* Enunciado
Vuelve a escribir el texto sobre la violencia que aparece más abajo, empezando por "Creo ser una" y siguiendo hasta "por nuestro bien.". Cambia "sociedad" por "comunidad" cada vez que aparezca.

* Texto proporcionado
No creo en la
violencia, por eso, cuando veo a conciudadanos obligados a recurrir a ella,
siento que nuestra tan avanzada sociedad está corrompida desde la misma base.
Resulta tan evidente que falla algo que no puedo si no buscar los motivos.
Creo ser una
persona más o menos razonable y no tengo enemigos por clases; de hecho, tengo
grandes amigos que delinquen y otros que han de perseguirles desde las Fuerzas
y Cuerpos de Seguridad del Estado. Yo mismo he incumplido alguna vez la ley y
no he creído que si un policía me hubiera cazado, él fuera el hijo de puta y yo
un incomprendido. Más aún, después de conseguir mi oposición y comprobar que en
esta vida de funcionario lo que hacemos es cumplir órdenes más o menos
cuestionables.
Pero estamos
continuamente rodeados de ataques y provocaciones, de embestidas y amenazas cuando menos dialécticas,
proferidas de forma sistemática y sin posible censura. Nos expolian para
aumentar los beneficios de un 0,001% –quizá sea menor el porcentaje– que
controla nuestros designios como sociedad por un lado y como individuo por
otro, con la incomprendida justificación de que lo hacen por nuestro bien.

* Extracto de registros
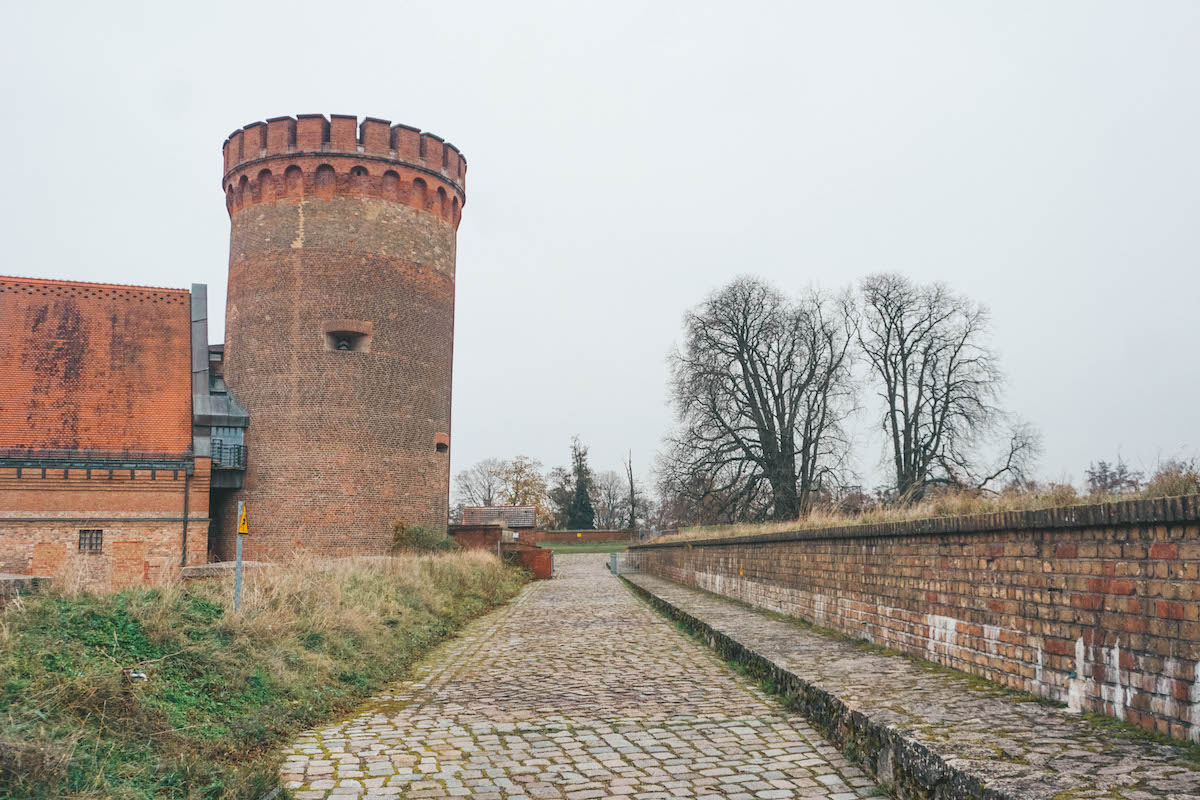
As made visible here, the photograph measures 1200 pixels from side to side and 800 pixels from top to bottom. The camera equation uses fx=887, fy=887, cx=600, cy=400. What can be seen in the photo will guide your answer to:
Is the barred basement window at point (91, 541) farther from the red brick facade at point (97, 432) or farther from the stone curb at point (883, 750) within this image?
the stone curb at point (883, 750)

==

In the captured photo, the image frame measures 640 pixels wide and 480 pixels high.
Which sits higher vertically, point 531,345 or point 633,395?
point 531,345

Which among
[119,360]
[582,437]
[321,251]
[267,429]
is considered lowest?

* * *

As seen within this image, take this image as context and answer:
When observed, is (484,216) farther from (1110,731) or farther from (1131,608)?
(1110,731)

* Resultado
Creo ser una
persona más o menos razonable y no tengo enemigos por clases; de hecho, tengo
grandes amigos que delinquen y otros que han de perseguirles desde las Fuerzas
y Cuerpos de Seguridad del Estado. Yo mismo he incumplido alguna vez la ley y
no he creído que si un policía me hubiera cazado, él fuera el hijo de puta y yo
un incomprendido. Más aún, después de conseguir mi oposición y comprobar que en
esta vida de funcionario lo que hacemos es cumplir órdenes más o menos
cuestionables.
Pero estamos
continuamente rodeados de ataques y provocaciones, de embestidas y amenazas cuando menos dialécticas,
proferidas de forma sistemática y sin posible censura. Nos expolian para
aumentar los beneficios de un 0,001% –quizá sea menor el porcentaje– que
controla nuestros designios como comunidad por un lado y como individuo por
otro, con la incomprendida justificación de que lo hacen por nuestro bien.